Set problem 1
Using the opinion piece on South African satire below, decide whether each statement agrees with it: (a) Shapiro has won international awards; (b) the documentary on political satire was axed only once; (c) John Cleese defended his offensive satire by saying it aimed to bring political change. Answer yes or no for each, quoting the deciding words.
Set problem 2
According to the opinion piece on South African satire below, why is Jonathan Shapiro a celebrity? Answer in one to three sentences.

Document text

Jonathan Shapiro is a lovely man, soft-spoken, his cartoons are delightful, but is he all we get? During the audio commentary on The Times' Special Assignment website — concerning the repeated axing of the documentary on political satire — he sounds weary. He dutifully explains his position for an umpteenth time on Zuma’s showerhead — portrayed brilliantly in his cartoons — but his tone is as if he’s carrying the country’s demand for sanity on his shoulders. A man on the brink of packing it in and letting the country run amok.
There’s a reason Shapiro is a celebrity: he represents what we’d like the whole of South African media to be. He wins international awards, his cartoons are held up in university lectures, he’s constantly being sued and above all: he evokes a laugh.
But the recent meddling from the SABC will mean an increased seriousness being attached to satire, strangling what is necessary in order to write a decent gag. Boundaries and a tight brief help creativity, but when the attitude of making a difference — that South African humorists are so found of — comes first, you end up with tired heavy-handed soap-boxing. Political points can be made with humour, but you can’t have an agenda of political change and gloss it up as a joke. John Cleese has defended most of his offensive satire as “people laughed … that’s all we wanted”.
I think we’re dangerously close to judging satire not on its humour or ability to make us laugh — but on its flexing of freedom. When the defence is “I didn’t get into this business to tell jokes, I got it to save lives” and your entertainers believe that they are more influential than your political opposition then your humour industry is sadly defunct.

Record set
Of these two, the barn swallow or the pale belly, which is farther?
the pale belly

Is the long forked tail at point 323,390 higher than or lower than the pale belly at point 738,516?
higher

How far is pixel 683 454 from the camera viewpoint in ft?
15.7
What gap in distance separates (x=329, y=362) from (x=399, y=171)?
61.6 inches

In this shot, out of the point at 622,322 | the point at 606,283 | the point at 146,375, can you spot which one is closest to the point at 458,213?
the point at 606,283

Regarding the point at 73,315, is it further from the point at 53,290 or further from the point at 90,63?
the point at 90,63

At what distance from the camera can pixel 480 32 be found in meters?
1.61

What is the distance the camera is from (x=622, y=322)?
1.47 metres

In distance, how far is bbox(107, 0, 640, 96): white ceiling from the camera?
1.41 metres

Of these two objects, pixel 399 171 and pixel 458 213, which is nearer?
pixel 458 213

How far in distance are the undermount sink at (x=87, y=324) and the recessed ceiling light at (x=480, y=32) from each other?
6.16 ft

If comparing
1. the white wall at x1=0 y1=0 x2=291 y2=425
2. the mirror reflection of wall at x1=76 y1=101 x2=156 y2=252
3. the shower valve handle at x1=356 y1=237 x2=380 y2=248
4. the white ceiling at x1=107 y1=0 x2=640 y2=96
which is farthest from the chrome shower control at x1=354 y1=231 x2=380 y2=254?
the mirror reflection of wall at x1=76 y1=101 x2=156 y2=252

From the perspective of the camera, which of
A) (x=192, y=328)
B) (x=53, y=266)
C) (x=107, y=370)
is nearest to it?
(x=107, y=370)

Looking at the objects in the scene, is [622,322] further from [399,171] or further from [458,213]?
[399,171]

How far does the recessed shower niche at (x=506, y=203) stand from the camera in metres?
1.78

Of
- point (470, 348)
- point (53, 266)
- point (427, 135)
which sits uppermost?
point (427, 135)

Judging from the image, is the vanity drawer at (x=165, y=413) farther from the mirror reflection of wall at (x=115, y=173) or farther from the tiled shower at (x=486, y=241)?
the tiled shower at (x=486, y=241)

Written answer 1
(a) Yes: "He wins international awards".
(b) No: "the repeated axing of the documentary on political satire".
(c) No: "people laughed … that’s all we wanted".

Written answer 2
Shapiro is a celebrity because he represents what people would like the whole of South African media to be. He wins international awards, his cartoons are held up in university lectures, he is constantly being sued, and above all he evokes a laugh.